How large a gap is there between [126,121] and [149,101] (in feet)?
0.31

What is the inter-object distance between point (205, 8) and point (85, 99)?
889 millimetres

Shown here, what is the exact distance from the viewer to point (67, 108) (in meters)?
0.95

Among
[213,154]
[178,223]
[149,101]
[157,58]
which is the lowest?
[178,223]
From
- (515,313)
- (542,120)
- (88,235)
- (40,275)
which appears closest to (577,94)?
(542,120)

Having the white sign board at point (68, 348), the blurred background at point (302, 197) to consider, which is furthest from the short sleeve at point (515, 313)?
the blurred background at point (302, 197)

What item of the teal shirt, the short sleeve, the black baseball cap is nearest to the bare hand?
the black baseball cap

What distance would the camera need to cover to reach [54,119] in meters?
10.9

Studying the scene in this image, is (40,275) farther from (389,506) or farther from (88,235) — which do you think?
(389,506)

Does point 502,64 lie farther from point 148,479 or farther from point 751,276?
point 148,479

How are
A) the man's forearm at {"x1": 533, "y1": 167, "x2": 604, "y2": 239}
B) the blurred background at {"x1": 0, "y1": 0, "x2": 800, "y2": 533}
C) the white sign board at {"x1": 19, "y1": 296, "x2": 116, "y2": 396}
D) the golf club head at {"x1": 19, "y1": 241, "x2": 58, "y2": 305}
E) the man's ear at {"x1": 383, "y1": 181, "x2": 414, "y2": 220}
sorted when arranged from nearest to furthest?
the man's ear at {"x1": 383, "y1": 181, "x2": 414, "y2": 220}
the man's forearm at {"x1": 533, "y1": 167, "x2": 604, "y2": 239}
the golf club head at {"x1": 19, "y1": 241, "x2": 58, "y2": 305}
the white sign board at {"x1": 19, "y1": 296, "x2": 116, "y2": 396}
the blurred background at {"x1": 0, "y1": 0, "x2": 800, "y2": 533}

_Request_
Write out all of the material again, replacing "short sleeve" with "shirt sleeve" and leaving everything else as it is.

_Exercise solution_
How large a gap is there between [126,121] and [149,101] (in feet)?
0.31

What is the inter-object distance between point (205, 8) and point (85, 99)?
889 millimetres

Shown here, what is the exact distance from the viewer to point (67, 108) (in meters)?
0.95

Among
[213,154]
[178,223]
[149,101]
[157,58]
which is the lowest?
[178,223]
From
- (515,313)
- (542,120)
- (88,235)
- (40,275)
which appears closest to (577,94)?
(542,120)

Having the white sign board at point (68, 348), the blurred background at point (302, 197) to consider, which is furthest from the shirt sleeve at point (515, 313)?
the blurred background at point (302, 197)

What item of the teal shirt, the shirt sleeve, the black baseball cap is nearest to the bare hand?
the black baseball cap

What distance would the camera need to cover to reach [54,119] in meters?
10.9

Studying the scene in this image, is (40,275) farther from (389,506) or farther from (88,235) — which do you think?
(389,506)

Does point 502,64 lie farther from point 148,479 or farther from point 751,276?
point 148,479

How are
A) the man's forearm at {"x1": 533, "y1": 167, "x2": 604, "y2": 239}
B) the blurred background at {"x1": 0, "y1": 0, "x2": 800, "y2": 533}
C) the white sign board at {"x1": 19, "y1": 296, "x2": 116, "y2": 396}
D) the golf club head at {"x1": 19, "y1": 241, "x2": 58, "y2": 305}
E) the man's ear at {"x1": 383, "y1": 181, "x2": 414, "y2": 220}
sorted when arranged from nearest to furthest?
the man's ear at {"x1": 383, "y1": 181, "x2": 414, "y2": 220}
the man's forearm at {"x1": 533, "y1": 167, "x2": 604, "y2": 239}
the golf club head at {"x1": 19, "y1": 241, "x2": 58, "y2": 305}
the white sign board at {"x1": 19, "y1": 296, "x2": 116, "y2": 396}
the blurred background at {"x1": 0, "y1": 0, "x2": 800, "y2": 533}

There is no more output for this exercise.